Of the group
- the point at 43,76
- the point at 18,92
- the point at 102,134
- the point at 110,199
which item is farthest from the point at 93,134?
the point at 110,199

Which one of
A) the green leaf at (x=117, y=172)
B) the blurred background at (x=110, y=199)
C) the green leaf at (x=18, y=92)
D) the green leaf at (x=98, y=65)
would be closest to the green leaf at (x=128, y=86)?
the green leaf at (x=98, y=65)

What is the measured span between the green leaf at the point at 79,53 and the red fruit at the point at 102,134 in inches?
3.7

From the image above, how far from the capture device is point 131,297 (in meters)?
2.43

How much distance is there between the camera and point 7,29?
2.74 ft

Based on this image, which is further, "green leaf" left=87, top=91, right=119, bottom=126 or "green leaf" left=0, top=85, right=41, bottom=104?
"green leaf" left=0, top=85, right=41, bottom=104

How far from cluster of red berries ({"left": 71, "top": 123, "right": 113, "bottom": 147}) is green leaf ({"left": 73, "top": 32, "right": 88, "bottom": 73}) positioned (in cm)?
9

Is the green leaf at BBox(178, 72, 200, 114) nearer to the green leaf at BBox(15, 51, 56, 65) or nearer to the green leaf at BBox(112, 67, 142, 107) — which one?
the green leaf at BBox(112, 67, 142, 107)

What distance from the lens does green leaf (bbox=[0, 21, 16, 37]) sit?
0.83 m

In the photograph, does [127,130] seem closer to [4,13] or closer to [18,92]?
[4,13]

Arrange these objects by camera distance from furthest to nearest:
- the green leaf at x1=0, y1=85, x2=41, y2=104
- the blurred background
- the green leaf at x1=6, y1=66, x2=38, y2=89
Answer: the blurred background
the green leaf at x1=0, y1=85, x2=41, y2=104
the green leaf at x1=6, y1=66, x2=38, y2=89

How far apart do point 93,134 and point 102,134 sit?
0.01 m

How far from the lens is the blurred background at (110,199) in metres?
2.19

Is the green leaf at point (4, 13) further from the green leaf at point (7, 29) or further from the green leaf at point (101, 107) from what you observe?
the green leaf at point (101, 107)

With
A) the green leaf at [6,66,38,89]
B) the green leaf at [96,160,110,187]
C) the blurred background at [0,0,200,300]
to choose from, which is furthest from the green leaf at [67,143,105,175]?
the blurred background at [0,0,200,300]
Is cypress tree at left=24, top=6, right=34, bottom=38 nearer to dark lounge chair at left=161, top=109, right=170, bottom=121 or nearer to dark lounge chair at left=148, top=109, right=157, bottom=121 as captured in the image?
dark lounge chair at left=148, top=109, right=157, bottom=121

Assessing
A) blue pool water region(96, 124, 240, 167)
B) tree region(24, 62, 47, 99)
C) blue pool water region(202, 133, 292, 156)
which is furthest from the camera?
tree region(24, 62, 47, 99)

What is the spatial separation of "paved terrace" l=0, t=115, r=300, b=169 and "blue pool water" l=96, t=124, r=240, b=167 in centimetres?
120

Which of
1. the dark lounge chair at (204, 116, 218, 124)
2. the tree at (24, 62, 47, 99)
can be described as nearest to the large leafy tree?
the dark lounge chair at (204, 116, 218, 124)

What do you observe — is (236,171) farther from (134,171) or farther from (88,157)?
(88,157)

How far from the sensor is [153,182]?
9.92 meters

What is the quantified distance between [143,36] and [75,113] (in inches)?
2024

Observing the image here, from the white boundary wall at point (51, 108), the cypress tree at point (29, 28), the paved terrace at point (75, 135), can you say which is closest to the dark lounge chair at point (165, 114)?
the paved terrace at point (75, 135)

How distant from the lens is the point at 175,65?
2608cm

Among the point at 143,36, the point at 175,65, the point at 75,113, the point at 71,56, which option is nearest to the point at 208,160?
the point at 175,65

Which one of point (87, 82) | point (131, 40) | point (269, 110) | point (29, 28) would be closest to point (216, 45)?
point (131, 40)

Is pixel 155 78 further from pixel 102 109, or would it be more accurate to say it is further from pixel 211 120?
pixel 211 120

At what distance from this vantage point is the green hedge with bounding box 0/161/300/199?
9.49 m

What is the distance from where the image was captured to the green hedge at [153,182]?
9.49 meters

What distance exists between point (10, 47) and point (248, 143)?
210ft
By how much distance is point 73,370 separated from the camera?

■ **Requirements**: Output everything from the line containing "At what distance" down to the end of the entries above as a Markdown table with the columns Number and Entry Line, leaving out blank lines.

■ **Solved problem**:
| Number | Entry Line |
|---|---|
| 1 | At what distance from this vantage point is the green hedge with bounding box 0/161/300/199? |
| 2 | 9.49 m |
| 3 | What is the distance from where the image was captured to the green hedge at [153,182]? |
| 4 | 9.49 meters |
| 5 | What distance exists between point (10, 47) and point (248, 143)? |
| 6 | 210ft |
| 7 | By how much distance is point 73,370 separated from the camera? |